Because SSE4a is AMD-specific and relatively small, portable software rarely targets it as a primary SIMD path.

AES-NI and PCLMULQDQ

AES-NI and PCLMULQDQ are not usually described as “SSE versions,” but they are closely related to the SIMD evolution of x86.

AES-NI accelerates AES encryption and decryption.

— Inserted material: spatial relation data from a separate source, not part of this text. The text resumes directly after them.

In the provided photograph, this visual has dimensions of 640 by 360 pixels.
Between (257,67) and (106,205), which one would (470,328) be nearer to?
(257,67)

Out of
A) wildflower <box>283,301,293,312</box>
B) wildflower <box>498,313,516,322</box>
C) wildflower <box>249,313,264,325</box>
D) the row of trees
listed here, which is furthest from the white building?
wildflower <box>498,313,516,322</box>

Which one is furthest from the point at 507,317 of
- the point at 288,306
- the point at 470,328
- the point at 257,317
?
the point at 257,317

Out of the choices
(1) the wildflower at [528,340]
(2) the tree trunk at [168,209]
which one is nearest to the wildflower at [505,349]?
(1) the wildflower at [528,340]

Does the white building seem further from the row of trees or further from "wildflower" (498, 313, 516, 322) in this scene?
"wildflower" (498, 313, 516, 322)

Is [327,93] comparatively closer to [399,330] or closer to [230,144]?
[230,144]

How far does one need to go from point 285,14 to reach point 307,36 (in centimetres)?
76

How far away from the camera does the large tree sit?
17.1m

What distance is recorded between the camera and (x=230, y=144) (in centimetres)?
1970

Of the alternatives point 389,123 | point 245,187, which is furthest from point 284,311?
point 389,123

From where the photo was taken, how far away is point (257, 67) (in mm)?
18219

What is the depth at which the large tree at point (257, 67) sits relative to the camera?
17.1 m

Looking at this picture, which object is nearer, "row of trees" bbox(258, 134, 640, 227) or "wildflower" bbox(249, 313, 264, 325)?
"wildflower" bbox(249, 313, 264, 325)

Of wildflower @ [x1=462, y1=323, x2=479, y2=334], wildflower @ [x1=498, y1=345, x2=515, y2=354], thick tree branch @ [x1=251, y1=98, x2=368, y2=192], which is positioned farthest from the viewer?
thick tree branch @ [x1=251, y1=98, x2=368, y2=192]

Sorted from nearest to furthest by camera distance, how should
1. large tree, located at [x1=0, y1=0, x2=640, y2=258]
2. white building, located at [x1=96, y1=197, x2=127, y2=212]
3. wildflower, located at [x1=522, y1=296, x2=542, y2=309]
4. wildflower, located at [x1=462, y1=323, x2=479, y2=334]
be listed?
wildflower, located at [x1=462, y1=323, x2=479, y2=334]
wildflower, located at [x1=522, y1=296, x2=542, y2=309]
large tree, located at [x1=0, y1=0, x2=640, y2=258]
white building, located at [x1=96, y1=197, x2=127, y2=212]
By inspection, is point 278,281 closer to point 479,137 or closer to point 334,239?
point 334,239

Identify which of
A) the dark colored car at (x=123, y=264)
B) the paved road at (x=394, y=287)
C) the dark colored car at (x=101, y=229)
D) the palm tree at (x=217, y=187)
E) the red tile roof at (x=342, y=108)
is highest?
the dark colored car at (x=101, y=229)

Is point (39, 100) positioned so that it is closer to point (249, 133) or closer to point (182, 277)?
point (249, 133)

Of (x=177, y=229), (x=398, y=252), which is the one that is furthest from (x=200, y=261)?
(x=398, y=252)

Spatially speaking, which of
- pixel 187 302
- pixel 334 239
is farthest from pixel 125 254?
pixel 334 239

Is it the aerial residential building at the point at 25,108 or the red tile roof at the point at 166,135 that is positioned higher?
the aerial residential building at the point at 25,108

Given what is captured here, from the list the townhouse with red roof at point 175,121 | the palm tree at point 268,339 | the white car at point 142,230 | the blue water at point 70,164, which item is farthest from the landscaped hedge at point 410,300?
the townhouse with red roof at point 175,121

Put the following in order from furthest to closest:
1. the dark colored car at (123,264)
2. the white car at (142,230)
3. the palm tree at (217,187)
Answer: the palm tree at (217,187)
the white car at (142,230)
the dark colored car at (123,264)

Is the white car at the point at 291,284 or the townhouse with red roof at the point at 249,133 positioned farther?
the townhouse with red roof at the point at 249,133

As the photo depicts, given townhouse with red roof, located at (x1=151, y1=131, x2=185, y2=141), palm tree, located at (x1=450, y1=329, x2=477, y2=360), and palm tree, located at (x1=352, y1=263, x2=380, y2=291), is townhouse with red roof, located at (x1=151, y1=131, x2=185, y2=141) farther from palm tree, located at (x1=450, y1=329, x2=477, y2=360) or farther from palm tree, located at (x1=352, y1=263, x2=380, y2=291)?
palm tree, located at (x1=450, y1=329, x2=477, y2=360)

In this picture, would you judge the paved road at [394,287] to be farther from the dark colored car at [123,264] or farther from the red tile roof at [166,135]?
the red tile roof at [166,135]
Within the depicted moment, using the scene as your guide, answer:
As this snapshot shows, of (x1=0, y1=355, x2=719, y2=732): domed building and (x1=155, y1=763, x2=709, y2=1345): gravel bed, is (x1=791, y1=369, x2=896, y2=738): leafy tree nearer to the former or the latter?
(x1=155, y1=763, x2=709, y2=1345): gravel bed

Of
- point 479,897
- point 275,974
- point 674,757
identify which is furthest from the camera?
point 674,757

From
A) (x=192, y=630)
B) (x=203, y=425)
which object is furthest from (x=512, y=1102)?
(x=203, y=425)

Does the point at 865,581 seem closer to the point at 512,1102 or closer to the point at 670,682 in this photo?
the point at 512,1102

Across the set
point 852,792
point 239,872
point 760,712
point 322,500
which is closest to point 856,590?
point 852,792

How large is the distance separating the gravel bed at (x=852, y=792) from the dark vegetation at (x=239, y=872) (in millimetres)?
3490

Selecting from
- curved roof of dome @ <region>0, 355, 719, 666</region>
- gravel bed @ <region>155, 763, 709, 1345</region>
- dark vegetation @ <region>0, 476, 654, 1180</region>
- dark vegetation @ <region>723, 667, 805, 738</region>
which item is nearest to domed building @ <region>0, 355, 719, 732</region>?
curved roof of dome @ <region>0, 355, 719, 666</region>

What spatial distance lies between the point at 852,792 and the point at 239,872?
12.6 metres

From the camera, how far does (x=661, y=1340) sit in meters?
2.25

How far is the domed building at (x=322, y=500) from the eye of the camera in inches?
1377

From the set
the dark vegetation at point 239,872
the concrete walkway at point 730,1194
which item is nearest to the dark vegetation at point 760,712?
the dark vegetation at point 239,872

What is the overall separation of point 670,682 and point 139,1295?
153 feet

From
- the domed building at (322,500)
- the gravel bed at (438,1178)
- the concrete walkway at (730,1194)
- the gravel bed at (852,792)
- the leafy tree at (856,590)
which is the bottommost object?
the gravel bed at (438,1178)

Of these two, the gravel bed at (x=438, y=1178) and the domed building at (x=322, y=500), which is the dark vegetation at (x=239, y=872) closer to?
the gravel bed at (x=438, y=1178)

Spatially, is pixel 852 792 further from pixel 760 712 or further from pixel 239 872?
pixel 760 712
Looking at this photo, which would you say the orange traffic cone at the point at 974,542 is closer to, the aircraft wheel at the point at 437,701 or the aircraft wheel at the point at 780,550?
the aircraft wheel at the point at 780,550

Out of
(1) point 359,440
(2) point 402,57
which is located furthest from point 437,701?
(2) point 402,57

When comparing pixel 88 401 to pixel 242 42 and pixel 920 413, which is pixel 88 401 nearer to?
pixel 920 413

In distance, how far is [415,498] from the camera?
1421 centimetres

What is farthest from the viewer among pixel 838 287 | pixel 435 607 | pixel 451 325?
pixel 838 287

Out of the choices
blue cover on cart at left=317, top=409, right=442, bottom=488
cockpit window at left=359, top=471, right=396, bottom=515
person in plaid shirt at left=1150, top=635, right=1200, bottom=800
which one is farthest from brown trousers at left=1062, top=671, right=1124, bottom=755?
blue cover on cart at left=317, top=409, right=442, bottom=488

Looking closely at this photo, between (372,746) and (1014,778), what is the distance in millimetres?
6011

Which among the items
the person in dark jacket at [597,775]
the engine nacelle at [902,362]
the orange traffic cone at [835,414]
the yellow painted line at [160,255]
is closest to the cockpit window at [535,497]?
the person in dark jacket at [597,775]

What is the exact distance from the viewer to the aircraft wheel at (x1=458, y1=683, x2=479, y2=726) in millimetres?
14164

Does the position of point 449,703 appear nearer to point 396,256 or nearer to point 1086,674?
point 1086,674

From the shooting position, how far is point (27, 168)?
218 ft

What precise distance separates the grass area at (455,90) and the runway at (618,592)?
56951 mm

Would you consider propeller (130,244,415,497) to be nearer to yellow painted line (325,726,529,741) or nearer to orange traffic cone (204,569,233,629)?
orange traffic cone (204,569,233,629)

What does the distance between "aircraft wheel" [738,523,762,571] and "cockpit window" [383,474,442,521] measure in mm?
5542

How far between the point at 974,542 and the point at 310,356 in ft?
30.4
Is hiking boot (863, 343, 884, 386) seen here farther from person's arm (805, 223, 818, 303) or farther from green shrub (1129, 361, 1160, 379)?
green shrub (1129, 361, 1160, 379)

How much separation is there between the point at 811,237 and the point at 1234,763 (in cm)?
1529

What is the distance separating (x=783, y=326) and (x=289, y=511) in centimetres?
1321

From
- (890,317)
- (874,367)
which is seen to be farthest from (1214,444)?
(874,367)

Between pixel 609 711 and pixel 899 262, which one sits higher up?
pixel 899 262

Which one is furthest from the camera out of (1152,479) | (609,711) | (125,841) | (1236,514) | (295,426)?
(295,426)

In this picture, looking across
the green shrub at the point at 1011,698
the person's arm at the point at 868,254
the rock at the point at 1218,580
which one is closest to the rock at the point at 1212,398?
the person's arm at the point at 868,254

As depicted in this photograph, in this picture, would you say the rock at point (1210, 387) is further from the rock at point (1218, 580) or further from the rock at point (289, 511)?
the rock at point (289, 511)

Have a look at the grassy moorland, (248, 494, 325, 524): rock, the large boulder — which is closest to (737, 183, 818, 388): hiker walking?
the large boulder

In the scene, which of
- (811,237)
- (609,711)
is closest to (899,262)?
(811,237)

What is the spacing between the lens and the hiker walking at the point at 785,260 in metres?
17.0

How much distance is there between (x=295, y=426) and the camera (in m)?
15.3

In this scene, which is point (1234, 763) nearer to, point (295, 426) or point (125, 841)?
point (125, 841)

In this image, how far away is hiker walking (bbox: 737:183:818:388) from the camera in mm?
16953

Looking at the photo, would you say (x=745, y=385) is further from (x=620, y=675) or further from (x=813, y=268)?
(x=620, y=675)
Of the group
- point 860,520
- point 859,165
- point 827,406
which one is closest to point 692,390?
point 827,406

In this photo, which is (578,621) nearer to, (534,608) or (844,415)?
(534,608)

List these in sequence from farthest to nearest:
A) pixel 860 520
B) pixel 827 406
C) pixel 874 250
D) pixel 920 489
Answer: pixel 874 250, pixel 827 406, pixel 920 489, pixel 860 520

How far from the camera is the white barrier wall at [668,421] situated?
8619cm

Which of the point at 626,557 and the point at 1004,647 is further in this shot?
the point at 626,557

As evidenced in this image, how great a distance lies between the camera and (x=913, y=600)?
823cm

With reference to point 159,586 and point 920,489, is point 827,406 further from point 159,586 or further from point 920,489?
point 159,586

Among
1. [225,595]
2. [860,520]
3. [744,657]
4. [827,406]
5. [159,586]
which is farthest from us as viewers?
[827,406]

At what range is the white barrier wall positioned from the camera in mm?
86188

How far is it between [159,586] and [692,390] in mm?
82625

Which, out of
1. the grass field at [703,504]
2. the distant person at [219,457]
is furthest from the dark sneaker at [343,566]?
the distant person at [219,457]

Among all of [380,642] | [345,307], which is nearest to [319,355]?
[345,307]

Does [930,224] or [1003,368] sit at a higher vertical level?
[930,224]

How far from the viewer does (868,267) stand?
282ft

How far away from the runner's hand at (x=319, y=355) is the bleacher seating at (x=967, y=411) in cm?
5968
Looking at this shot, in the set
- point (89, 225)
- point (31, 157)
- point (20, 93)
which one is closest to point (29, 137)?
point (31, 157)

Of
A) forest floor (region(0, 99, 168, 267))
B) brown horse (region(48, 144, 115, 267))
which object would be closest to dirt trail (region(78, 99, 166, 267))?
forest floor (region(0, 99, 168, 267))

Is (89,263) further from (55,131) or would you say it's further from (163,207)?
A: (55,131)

PCLMULQDQ performs carry-less multiplication, useful for cryptography, CRC algorithms, and Galois field arithmetic.

Typical support:

VendorProcessor generation
IntelWestmere and later, broadly
AMDBulldozer and later, broadly in modern Ryzen and EPYC

These instructions are very important for cryptographic performance.

AVX

AVX stands for:

Advanced Vector Extensions

AVX introduced 256-bit YMM registers.

Conceptually, each YMM register extends an XMM register:

xmm0 = lower 128 bits of ymm0
ymm0 = 256-bit register

AVX also introduced the VEX instruction encoding, which improved instruction encoding and allowed three-operand non-destructive forms.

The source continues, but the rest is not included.